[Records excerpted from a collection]
[start]

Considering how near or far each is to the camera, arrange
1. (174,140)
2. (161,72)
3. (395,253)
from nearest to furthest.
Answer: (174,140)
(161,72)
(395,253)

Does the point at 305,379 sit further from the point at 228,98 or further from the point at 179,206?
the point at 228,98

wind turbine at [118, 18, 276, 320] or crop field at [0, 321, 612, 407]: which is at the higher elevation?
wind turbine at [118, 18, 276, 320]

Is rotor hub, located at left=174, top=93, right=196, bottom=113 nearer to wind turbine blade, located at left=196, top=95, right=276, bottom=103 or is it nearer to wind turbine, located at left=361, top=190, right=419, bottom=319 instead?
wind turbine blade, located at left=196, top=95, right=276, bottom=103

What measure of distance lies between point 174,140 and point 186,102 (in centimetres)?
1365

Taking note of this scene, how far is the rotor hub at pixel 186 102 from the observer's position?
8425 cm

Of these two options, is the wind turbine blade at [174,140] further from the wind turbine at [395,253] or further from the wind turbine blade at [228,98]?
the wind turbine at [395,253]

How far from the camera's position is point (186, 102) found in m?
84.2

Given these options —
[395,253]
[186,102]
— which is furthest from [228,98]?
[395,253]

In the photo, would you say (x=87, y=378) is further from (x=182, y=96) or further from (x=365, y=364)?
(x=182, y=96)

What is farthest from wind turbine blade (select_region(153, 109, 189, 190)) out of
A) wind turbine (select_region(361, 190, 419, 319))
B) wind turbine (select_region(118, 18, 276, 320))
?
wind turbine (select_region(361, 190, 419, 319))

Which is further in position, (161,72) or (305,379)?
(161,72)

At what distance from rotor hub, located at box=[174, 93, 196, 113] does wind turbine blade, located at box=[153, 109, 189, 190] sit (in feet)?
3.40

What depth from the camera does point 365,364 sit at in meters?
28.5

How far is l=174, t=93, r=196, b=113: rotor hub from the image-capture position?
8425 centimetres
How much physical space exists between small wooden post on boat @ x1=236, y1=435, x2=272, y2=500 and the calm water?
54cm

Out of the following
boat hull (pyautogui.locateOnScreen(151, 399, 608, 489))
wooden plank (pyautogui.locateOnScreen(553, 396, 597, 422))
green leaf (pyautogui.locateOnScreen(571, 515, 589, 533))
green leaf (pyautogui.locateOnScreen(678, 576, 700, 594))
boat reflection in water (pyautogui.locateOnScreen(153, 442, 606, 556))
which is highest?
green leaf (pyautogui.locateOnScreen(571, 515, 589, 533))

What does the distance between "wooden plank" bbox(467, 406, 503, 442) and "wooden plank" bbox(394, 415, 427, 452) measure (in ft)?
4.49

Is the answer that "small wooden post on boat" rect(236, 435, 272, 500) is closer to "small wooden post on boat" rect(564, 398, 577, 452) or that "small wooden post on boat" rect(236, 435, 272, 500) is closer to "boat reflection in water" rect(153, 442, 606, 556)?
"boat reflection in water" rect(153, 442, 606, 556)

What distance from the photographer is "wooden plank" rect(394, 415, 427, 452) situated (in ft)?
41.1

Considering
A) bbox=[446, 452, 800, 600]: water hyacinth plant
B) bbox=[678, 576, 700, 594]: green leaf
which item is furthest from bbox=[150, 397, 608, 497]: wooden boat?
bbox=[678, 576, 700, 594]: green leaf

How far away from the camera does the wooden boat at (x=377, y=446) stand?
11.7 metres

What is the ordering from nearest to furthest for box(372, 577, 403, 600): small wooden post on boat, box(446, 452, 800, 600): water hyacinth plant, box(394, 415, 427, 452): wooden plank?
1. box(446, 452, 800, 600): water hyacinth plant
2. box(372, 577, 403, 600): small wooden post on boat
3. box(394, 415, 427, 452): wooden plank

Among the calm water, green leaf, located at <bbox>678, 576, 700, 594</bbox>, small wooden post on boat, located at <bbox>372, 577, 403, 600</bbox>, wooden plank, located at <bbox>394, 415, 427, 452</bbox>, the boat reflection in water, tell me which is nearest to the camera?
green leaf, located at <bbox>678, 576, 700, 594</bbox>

[end]

■ WHAT YOU WILL DO: Return what is listed above, exactly and completely.

■ PROBLEM SOLUTION:
Considering how near or far each is to the camera, arrange
1. (174,140)
2. (161,72)
3. (395,253)
from nearest to furthest.
Answer: (174,140)
(161,72)
(395,253)

Does the point at 305,379 sit further from the point at 228,98 or further from the point at 179,206?
the point at 228,98

wind turbine at [118, 18, 276, 320] or crop field at [0, 321, 612, 407]: which is at the higher elevation?
wind turbine at [118, 18, 276, 320]

Is rotor hub, located at left=174, top=93, right=196, bottom=113 nearer to wind turbine blade, located at left=196, top=95, right=276, bottom=103 or is it nearer to wind turbine, located at left=361, top=190, right=419, bottom=319 instead?
wind turbine blade, located at left=196, top=95, right=276, bottom=103

What measure of distance lies between point 174,140 and point 186,102 (in centimetres)?
1365

Taking note of this scene, how far is the rotor hub at pixel 186 102 from the observer's position?
8425 cm

Of these two options, is the wind turbine blade at [174,140] further from the wind turbine at [395,253] or further from the wind turbine blade at [228,98]?
the wind turbine at [395,253]

How far from the camera's position is point (186, 102) found in m?
84.2

Given these options —
[395,253]
[186,102]
— which is furthest from [228,98]?
[395,253]

In the photo, would you say (x=87, y=378) is further from (x=182, y=96) or further from (x=365, y=364)?
(x=182, y=96)

What is farthest from wind turbine blade (select_region(153, 109, 189, 190)) out of
A) wind turbine (select_region(361, 190, 419, 319))
B) wind turbine (select_region(118, 18, 276, 320))
?
wind turbine (select_region(361, 190, 419, 319))

Which is further in position, (161,72) or (305,379)?
(161,72)

At what distance from rotor hub, located at box=[174, 93, 196, 113] does wind turbine blade, located at box=[153, 109, 189, 190] sit (in feet)?
3.40

What depth from the camera does point 365,364 sit at in meters?
28.5

How far is l=174, t=93, r=196, b=113: rotor hub from the image-capture position?
8425 centimetres
How much physical space exists between small wooden post on boat @ x1=236, y1=435, x2=272, y2=500 and the calm water?
54cm

Out of the following
boat hull (pyautogui.locateOnScreen(151, 399, 608, 489))
wooden plank (pyautogui.locateOnScreen(553, 396, 597, 422))
green leaf (pyautogui.locateOnScreen(571, 515, 589, 533))
green leaf (pyautogui.locateOnScreen(678, 576, 700, 594))
boat reflection in water (pyautogui.locateOnScreen(153, 442, 606, 556))
which is highest?
green leaf (pyautogui.locateOnScreen(571, 515, 589, 533))

What does the distance between "wooden plank" bbox(467, 406, 503, 442) and "wooden plank" bbox(394, 415, 427, 452) measure (in ft)?
4.49

Is the answer that "small wooden post on boat" rect(236, 435, 272, 500) is closer to "small wooden post on boat" rect(564, 398, 577, 452) or that "small wooden post on boat" rect(236, 435, 272, 500) is closer to "boat reflection in water" rect(153, 442, 606, 556)?
"boat reflection in water" rect(153, 442, 606, 556)

What distance from the photographer is "wooden plank" rect(394, 415, 427, 452) situated (in ft)?
41.1

Considering
A) bbox=[446, 452, 800, 600]: water hyacinth plant
B) bbox=[678, 576, 700, 594]: green leaf
which item is furthest from bbox=[150, 397, 608, 497]: wooden boat?
bbox=[678, 576, 700, 594]: green leaf

How far away from the camera does the wooden boat at (x=377, y=446) stand?
11.7 metres

What is the ordering from nearest to furthest for box(372, 577, 403, 600): small wooden post on boat, box(446, 452, 800, 600): water hyacinth plant, box(394, 415, 427, 452): wooden plank?
1. box(446, 452, 800, 600): water hyacinth plant
2. box(372, 577, 403, 600): small wooden post on boat
3. box(394, 415, 427, 452): wooden plank

Among the calm water, green leaf, located at <bbox>678, 576, 700, 594</bbox>, small wooden post on boat, located at <bbox>372, 577, 403, 600</bbox>, wooden plank, located at <bbox>394, 415, 427, 452</bbox>, the boat reflection in water, tell me which is nearest to the camera?
green leaf, located at <bbox>678, 576, 700, 594</bbox>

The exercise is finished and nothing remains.